Pero también contienen una enseñanza (no nueva en realidad, porque de hecho la historia de las costumbres es una serie de redescubrimientos): en este tiempo nuestro fragoroso y de tanto papel, repleto de abierta propaganda y de sugerencias ocultas, de retórica maquinal, de componendas, de escándalos y de cansancio, la voz de la verdad, en vez de extraviarse, adquiere un timbre nuevo, un relieve más nítido. Parece demasiado hermoso para ser verdad, pero es así: la profunda devaluación de la palabra, escrita y hablada, no es definitiva, no es general, hay algo que se ha salvado. Por muy extraño que parezca, todavía hoy quien dice la verdad despierta atención y es creído.
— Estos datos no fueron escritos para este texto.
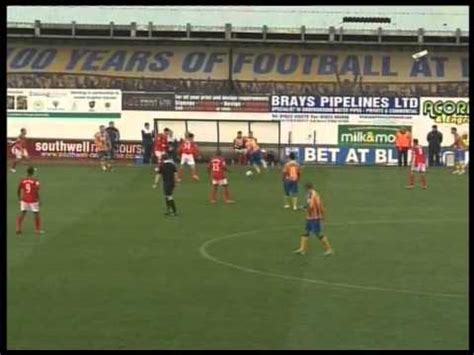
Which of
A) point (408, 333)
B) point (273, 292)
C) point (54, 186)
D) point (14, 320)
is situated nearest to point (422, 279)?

Es para alegrarse; pero esta demostración de confianza implica, impone un examen de conciencia para todos. En esta espinosa cuestión de cómo transmitir a nuestros hijos un patrimonio moral y sentimental que consideramos importante, ¿no nos habremos equivocado nosotros también? Probablemente sí, nos hemos equivocado. Hemos pecado por omisión y por comisión. Al guardar silencio, hemos pecado de pereza y de desconfianza en la virtud del verbo; y al hablar, hemos pecado, a menudo, adoptando y aceptando un lenguaje que no era el nuestro. Lo sabemos, la Resistencia ha tenido enemigos y los sigue teniendo, y estos, como es natural, maniobran con el fin de que de la Resistencia se hable lo menos posible. Pero tengo la sospecha de que ese intento de asfixia se lleva a cabo, de manera más o menos consciente, también con medios más sutiles, a saber, embalsamando la Resistencia antes de tiempo, relegándola obsequiosamente en el noble panteón de la Historia Patria.
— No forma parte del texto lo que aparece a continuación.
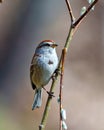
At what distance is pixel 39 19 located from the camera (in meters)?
7.20

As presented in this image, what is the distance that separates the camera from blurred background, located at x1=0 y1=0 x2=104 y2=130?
6.12 meters

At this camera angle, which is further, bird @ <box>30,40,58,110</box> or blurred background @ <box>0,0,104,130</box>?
blurred background @ <box>0,0,104,130</box>

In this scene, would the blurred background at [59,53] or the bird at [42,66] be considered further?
the blurred background at [59,53]

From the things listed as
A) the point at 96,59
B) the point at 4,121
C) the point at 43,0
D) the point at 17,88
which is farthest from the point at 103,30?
the point at 4,121

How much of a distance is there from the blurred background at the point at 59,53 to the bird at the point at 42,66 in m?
3.93

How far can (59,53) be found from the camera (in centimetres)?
637

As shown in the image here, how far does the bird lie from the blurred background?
3930 millimetres

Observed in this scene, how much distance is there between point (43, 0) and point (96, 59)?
1.14 meters

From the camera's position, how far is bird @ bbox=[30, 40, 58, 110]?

Pues bien, a este proceso de embalsamamiento, mucho me temo, hemos contribuido nosotros también. Para describir y divulgar los hechos de ayer hemos adoptado demasiado a menudo un lenguaje retórico, hagiográfico y, por lo tanto, vago. Que se le adjudique a la Resistencia la denominación de «Segundo Resurgimiento» puede defenderse o refutarse con buenos argumentos, pero me pregunto si será lo más oportuno destacar ese aspecto, o insistir más bien en el hecho de que la Resistencia prosigue, o al menos debería proseguir, porque sus objetivos se han alcanzado solo en parte. En realidad, de esta manera se contribuye a afirmar una continuidad ideal entre los acontecimientos de 1848, 1860, 1918 y 1945, a expensas de la mucho más palpitante y evidente continuidad entre 1945 y hoy: la cesura con dos décadas de fascismo viene así a perder relevancia.
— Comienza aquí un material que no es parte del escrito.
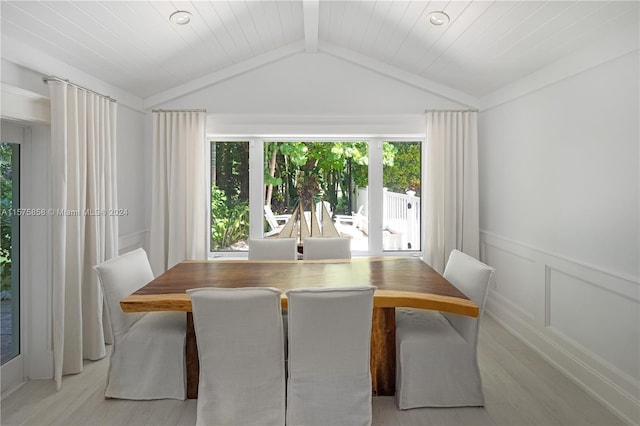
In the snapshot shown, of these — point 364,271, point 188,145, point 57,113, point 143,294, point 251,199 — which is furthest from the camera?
point 251,199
En conclusión, creo que si queremos que nuestros hijos sientan estas cosas, y que se sientan por lo tanto hijos nuestros, deberíamos hablarles un poco menos de la gloria y de la victoria, del heroísmo y de la sagrada tierra patria, y un poco más de aquella vida dura, arriesgada e ingrata, del desgaste cotidiano, de los días de esperanza y de desesperación, de nuestros compañeros que murieron aceptando en silencio su deber, de la participación del pueblo (pero no al completo), de los errores que se cometieron y de los que se evitaron, de la experiencia militar y conspirativa tan duramente conquistada, a través de errores que se pagaban a costa de vidas humanas, de la laboriosa (y no espontánea, y no siempre perfecta) concordia entre las formaciones guerrilleras de los diferentes partidos.
Solo así podrán sentir los jóvenes nuestra historia más reciente como un tejido de acontecimientos humanos, y no como un mero «contenido» que sumar a muchos otros en los programas educativos ministeriales.